Sit-Ins and Bus Rides, A Story of the Courageous Students of the Civil Rights Movement

David Halberstam’s non-fiction book, The Children, chronicles some of the incredible lives led by leaders of the Civil Rights Movement. The book begins in Nashville, Tennessee in 1959, with Jim Lawson, a black man enrolled at Vanderbilt’s Divinity School who had just returned from India where he went to study nonviolence. Lawson began holding workshops on non-violent resistance. A few black students from nearby schools, including Fisk University, American Baptist College, and Meharry Medical School, joined his workshops. They were drawn by Lawson’s advocacy of using nonviolence tocreate political change.

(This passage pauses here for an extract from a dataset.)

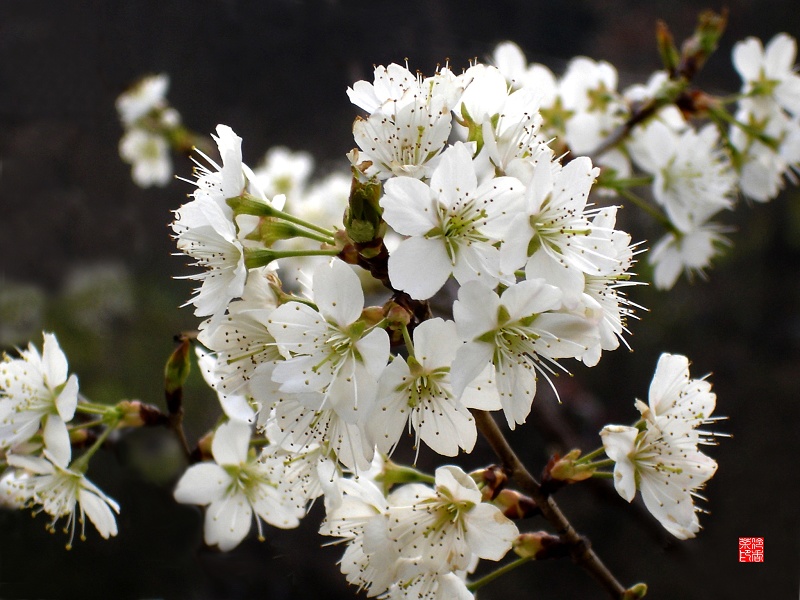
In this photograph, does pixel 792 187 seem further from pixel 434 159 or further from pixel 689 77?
pixel 434 159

Author David Halberstam in 1978. At this point in his career he was focused on sports journalism, and was writing a book on the power of journalism in American culture. photo courtesy of Wikimedia

Author David Halberstam follows these students’ journey from Nashville through the Deep South. He unfolds their arduous, passionate, and dangerous fight for racial equality.

In Halberstam’s book, Martin Luther King Jr. is tangential to the story. King was the face of the movement, but the people leading and setting up the sit-ins, freedom rides, and marches were the students.

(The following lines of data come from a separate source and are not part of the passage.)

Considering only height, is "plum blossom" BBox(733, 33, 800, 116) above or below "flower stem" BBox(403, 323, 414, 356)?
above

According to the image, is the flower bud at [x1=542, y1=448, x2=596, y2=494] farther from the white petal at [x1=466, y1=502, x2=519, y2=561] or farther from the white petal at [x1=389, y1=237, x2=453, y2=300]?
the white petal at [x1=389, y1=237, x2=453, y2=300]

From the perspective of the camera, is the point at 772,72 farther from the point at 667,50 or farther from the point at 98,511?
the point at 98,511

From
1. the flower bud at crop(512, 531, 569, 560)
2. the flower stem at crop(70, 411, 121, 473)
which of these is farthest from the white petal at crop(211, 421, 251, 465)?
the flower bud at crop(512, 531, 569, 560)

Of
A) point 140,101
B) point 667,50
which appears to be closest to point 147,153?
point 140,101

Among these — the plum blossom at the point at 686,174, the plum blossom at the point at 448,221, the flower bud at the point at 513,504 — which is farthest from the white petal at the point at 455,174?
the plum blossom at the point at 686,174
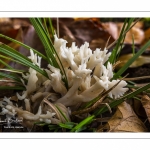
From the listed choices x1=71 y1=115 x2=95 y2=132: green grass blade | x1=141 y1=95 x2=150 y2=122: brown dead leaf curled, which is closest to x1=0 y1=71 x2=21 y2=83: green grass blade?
x1=71 y1=115 x2=95 y2=132: green grass blade

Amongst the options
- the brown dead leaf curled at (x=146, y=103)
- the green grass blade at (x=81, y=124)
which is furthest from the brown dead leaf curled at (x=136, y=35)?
the green grass blade at (x=81, y=124)

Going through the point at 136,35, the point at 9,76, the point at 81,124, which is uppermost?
the point at 136,35

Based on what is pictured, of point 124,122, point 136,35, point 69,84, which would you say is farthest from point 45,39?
point 136,35

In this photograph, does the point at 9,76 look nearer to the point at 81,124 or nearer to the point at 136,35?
the point at 81,124

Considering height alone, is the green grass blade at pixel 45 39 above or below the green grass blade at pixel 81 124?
above

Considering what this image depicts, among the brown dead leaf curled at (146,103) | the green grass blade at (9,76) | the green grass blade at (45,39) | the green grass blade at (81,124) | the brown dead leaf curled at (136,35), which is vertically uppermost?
the brown dead leaf curled at (136,35)

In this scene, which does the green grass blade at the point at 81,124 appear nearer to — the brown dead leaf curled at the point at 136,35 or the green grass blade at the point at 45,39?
the green grass blade at the point at 45,39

In 1954 the Supreme Court 1954 in Brown v. The Board of Education had declared segregating public schools unconstitutional. By 1959 there had been little progress towards desegregation.

Walking through downtown Nashville and looking at the segregated lunch counters, Lawson’s students realized a stage where non-violent resistance could and should be enacted. The students and other activists began to sit in at lunch counters. They were denied service. White customers yelled terrible racial slurs at them. The student protesters had hot coffee poured on them. They suffered beatings from white mobs, yet they maintained the discipline of non-violent resistance. They neither fought back nor left.

For a long time the struggle for Civil Rights had been fought in court rooms by the National Association for the Advancement of Colored People (NAACP), among others. The students took the legal backing given by the courts and used direct, nonviolent action to put the court rulings into effect.

The students that led the early sit-ins would go on to form SNCC, or the Student Nonviolent Coordinating Committee.

Pictured in 1965, from le : Bayard Rustin, organizer of March on Washington. Andrew Young, head of the SCLC. Congressman William Fitts Ryan. James Farmer, organizer of the 1961 Freedom Ride. John Lewis, Freedom Rides leader, leader of SNCC, and later on U.S. House of Representatives member for Georgia. photo courtesy of Wikimedia

Halberstam carefully profiles the eight members of the original group of students. Jim Lawson, the pacifist minister in training, was the man who began the shift from legal to direct action in the ght for black rights. Diane Nash was one of SNCC’s head organizers, and, after three months of protests, she forced the mayor of Nashville, Ben West, to integrate the lunch counters in downtown Nashville. James Bevel was the leader of the initiative in the Mississippi Delta to get black people on the voting rolls. He is described by Halberstam as seeming“to live simultaneously in both a modern age and a biblical time.” Bernard Lafayette sat at the lunch counters of Nashville, rode the second wave of freedom rides intoAlabama, led the planning for the march to Selma, and later became president of the American Baptist Theological Seminary. Lafayette is lauded as a major authority on nonviolence for the world. C.T. Vivian was, in the words of Martin Luther King Jr., “The greatest preacher to ever live.” Vivian challenged any idea he believed was unethical and counseled the young members of the group. Rodney Powell, a straight-A student from Meharry Medical School joined the group to challenge the outdated norms of the South. His ability to shut out the negative and hostile voices that surrounded him and to instead focus on what he believed to be true was extraordinary. Curtis Murphy, had been taught as a young boy by his father that to obtain power he must own land. Curtis took the lesson that power for black people could not come from status as it did for white people, but must come from tangible wealth such as property and money; he specifically fought against poverty during the Movement. John Lewis, now a representative for Georgia in the U.S. House of Representatives, was so determined he could not be stopped. When asked why they began the movement when they did, he answered, “‘If not us, then who? If not now, then when? Will there be a better day for it tomorrow or next year? Will it be less dangerous then? Will someone else’s children have to risk their lives instead of us risking ours?’”

The Children reveals the power the press has in changing public opinion and Halberstam highlights the need for both legal action in the courts and for direct action in cities and towns.

Above all, he makes it clear that the campaign in the South to break down prejudice and end segregation was led by the young. They channeled the intense suffering of their neighbors, family, friends, and themselves into action. They fought the battles, and they sacrificed themselves for change.

The Children is an intricate and powerful book that is important to read. The book provides lessons in how to fight oppression.

The struggle described in The Children may seem like a battle fought and won, but the battle has not been won. We are still embroiled in the fight to create an egalitarian society that embraces and respects all its members.